Lastly, we,’ll plot searches for Hurricane Katrina by state, but focusing on searches between its formation and dissipation.

katrina        <- gtrends(c("katrina"), 
                          gprop = "web", 
                          time="2005-08-23 2005-08-31", 
                          geo = c("US"))

katrina        <- katrina$interest_by_region
statesMap      <- map_data("state")
katrina$region <- sapply(katrina$location,tolower)
katrinaMerged  <- merge(statesMap ,katrina,by="region")

regionLabels   <- aggregate(cbind(long, lat) ~ region, data=katrinaMerged, 
                          FUN=function(x) mean(range(x)))

katrinaMerged %>% ggplot() +
  geom_polygon(aes(x=long,y=lat,group=group,fill=log(hits)),colour="white") +
  scale_fill_continuous(low="ivory",high="midnightblue") +
  guides(fill = "colorbar") +
  geom_text_repel(data=regionLabels, aes(long, lat, label = str_title_case(region)), size=3) +
  my_theme2() +
  coord_fixed(1.3) +
  ggtitle("Google search interest for Hurricane Katrina\nin each state between formation and dissipation")

BONUS: In which US states do people search for “guns” the most?

guns         <- gtrends(c("guns"), gprop = "web", time="all", geo = c("US"))
guns         <- guns$interest_by_region
statesMap    <- map_data("state")
guns$region  <- sapply(guns$location,tolower)
gunsMerged   <- merge(statesMap,guns,by="region")

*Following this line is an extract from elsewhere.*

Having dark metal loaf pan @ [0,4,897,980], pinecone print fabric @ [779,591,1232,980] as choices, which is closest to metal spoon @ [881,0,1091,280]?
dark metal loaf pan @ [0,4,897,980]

regionLabels <- aggregate(cbind(long, lat) ~ region, data=gunsMerged, 
                          FUN=function(x) mean(range(x)))

gunsMerged %>% ggplot() +
  geom_polygon(aes(x=long,y=lat,group=group,fill=log(hits)),colour="white") +
  geom_text_repel(data=regionLabels, aes(long, lat, label = str_title_case(region)), size=3) +
  my_theme2() +
  coord_fixed(1.3) +
  scale_fill_distiller(palette = "Reds") +
  ggtitle("Google search interest for guns in each state")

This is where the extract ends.